Gözyaşımı saklıyorum gelişine. Hele bir gel… O zaman ıslatmaz mıyım göğsünü sensiz günler ve gecelerce içimde biriktirdiklerimle. Anlatmaz mıyım yokluğunun bende koyduğu arazları. Her şeyimin olduğunu söylüyorlar beni bilenler evse ev, eşyaysa eşya, paraysa paraymış. Yetermiş güya. Nasıl yetsin sunam. Sen yokken öyle yalnız öyle fukarayım ki ben. Boynum bükük. Elinden tutup dolaşamıyorum ki şu şehri. Isınmıyor ki bir başka elle. Eldiven takanların hepsi yalnız insanlar belki de. Sahi bizim gibilerin ısınmak için yataklarına serili elektrikli battaniyeleri olmalı mı?
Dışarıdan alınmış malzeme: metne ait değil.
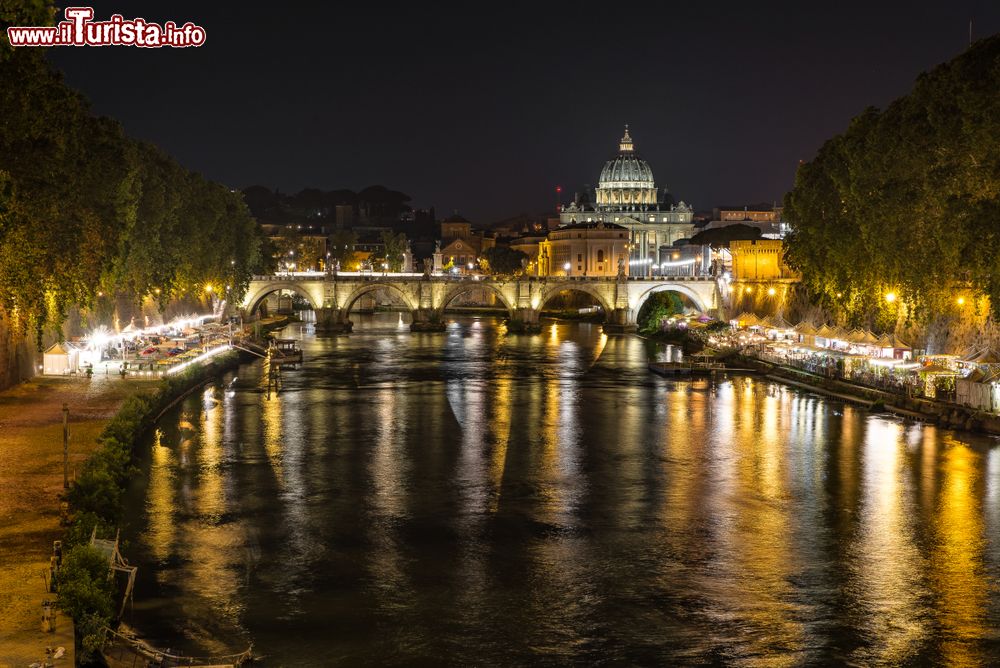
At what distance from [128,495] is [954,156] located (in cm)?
3037

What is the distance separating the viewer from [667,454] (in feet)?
117

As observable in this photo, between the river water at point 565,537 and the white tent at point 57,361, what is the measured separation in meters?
4.89

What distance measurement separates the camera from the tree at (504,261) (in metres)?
148

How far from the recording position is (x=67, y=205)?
121 feet

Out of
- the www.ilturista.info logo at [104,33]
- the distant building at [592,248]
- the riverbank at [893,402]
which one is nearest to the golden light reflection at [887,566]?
the riverbank at [893,402]

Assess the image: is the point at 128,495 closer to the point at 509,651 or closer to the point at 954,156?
the point at 509,651

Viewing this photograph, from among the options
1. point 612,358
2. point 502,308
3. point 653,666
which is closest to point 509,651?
point 653,666

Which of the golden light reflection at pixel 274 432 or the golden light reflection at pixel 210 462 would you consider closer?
the golden light reflection at pixel 210 462

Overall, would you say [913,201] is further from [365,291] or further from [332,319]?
[365,291]

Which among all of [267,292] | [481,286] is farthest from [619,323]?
[267,292]

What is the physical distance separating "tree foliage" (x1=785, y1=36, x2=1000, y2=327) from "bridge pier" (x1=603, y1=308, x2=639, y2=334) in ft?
116

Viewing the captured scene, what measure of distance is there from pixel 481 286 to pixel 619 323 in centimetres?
1228

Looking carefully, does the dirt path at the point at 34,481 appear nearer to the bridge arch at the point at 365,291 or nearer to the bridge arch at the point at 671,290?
the bridge arch at the point at 365,291

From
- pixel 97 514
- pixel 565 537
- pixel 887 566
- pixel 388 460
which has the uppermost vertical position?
pixel 97 514
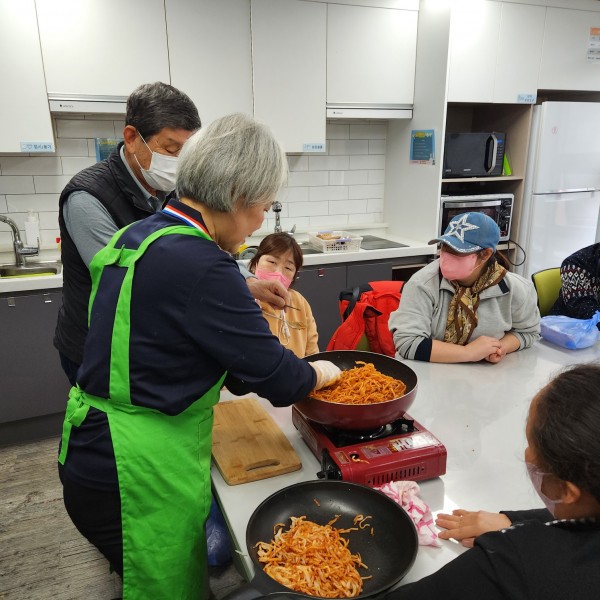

Gel artık sevgilim. Sensizliğin tadını çıkarttım yeterince. Hatta tadı kaçtı bile belki de. Senli zamanların tadını biriktir gülücük dolu gamzelerinde. Topla getir artık bana biriktirdiğin tüm sevgini. Bir gün de yolunu değiştir önümden geç sevgilim. Yahut sor artık şu özlediğim soruyu.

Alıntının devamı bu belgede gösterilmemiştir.